• _Given text_:
*** Block opens ***

This winter I've found myself thinking a lot about my grandmother. It took me a while to realize what was triggering the memories, but I finally realized it was two things: purple pansies and crape myrtles.
We lived in the Mojave Desert when I was a child, and Grandma always kept a bed of purple petunias growing in front of the house. Given the heat, the sand, and the lack of available moisture and nutrients, you can imagine how much fussing she must have done over those straggly plants to produce blooms. She really wanted violets, but learned to settle for and appreciate her pet petunias. They were unfailingly deep purple - as if they didn't come in any other color.
Here in Texas, winter is an ideal time to enjoy pansies. (I know - pansies, not petunias.) You see them mass planted in commercial landscapes and popping out of pots on front porches all over town - the masses of color almost always including Grandma's purple. So, I think of her and how much she would have enjoyed them.
We also seem to have a fondness in central Texas for crape myrtles. My particular neighborhood is thick with them. This time of year much of their foliage is gone, and sometimes we have an opportunity to appreciate their silvery smooth, mottled bark and their stark outlines against the sky. I say "sometimes" because it seems that at some point in the distant past it became "common knowledge" that one should cut them way back. It probably started with one landscaping company, and observers decided it just must be the way "experts" took care of them.
It always reminds me of the story about the proper way to cook a roast. A family of good cooks thought you always cut the roast in half before you put it in the pan. That's the way the matriarch of the family had always done it, and it was the best tasting roast they could imagine. One year, that same matriarch was in the kitchen during the preparation of the roast and asked why they were cutting it in half. When they said it was because she had always done it that way, she replied that was only because the pan she had was too small and she had to cut the meat to make it fit.
The truth is that these crape crew cuts don't just look bad, they don't support the health of the tree. How we choose to prune them affects not only the shape, but the vigor and soundness of the tree. Topping, as these crew cuts are called, produces numerous new shoots that develop rapidly. That sounds good, you say, as the tree will appear bushy. However, the new shoots form weak attachments to the main trunk and tend to be less healthy. The number of leaves is reduced, and thereby the trees' ability to produce food energy through photosynthesis. Weaker trees are more susceptible to attack by insects and disease, and can result in early death. In mature trees, large pruning cuts are slower to heal and more vulnerable to decay.
So, why do crape myrtles remind me of my grandmother? We lived in the Mojave Desert because the warm, dry climate was supposed to be good for the crippling arthritis she lived with all her life. When I see those knobby, misshapen knuckles topping crape myrtles, I feel an urge to soothe them - just as I felt when I saw my grandmother's hands.
Here's some reliable information from the AggieHorticulture website on proper techniques for crape myrtle care:
They don't need to be pruned to flower. However, proper thinning will open up the growth of the tree and allow air circulation. This will reduce the possibility of powdery mildew growth. You should wait until early spring to thin, as trees cut in December through February suffer greater winter damage. Don't cut any wood thicker than a pencil. And, remember. With proper care, some of these trees naturally grow to a statuesque height of 35 feet. See the very first photo for a glimpse of how beautiful a stand of well cared for crape myrtles can be. Grandma would've loved them. Especially the purple flowered ones.

*** Block closes ***

• _Information shown_:
*** Block opens ***

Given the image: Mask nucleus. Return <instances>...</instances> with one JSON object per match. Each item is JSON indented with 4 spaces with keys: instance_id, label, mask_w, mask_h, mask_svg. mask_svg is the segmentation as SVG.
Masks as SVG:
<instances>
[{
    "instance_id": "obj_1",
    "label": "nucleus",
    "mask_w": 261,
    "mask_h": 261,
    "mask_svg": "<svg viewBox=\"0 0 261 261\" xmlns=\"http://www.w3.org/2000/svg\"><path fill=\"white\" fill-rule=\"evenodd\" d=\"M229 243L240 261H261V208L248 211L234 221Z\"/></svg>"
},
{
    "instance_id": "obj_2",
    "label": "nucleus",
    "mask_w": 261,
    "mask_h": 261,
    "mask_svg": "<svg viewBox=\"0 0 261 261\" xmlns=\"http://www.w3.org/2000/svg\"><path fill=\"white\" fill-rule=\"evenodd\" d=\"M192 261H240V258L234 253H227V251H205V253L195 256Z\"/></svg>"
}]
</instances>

*** Block closes ***

• _Exercise instructions_: Quote the stretch of the crape myrtle text from "We lived in the Mojave Desert when" through "any other color.". The data after the crape myrtle text is separate material and is unrelated to it.

• _Response for this exercise_:
We lived in the Mojave Desert when I was a child, and Grandma always kept a bed of purple petunias growing in front of the house. Given the heat, the sand, and the lack of available moisture and nutrients, you can imagine how much fussing she must have done over those straggly plants to produce blooms. She really wanted violets, but learned to settle for and appreciate her pet petunias. They were unfailingly deep purple - as if they didn't come in any other color.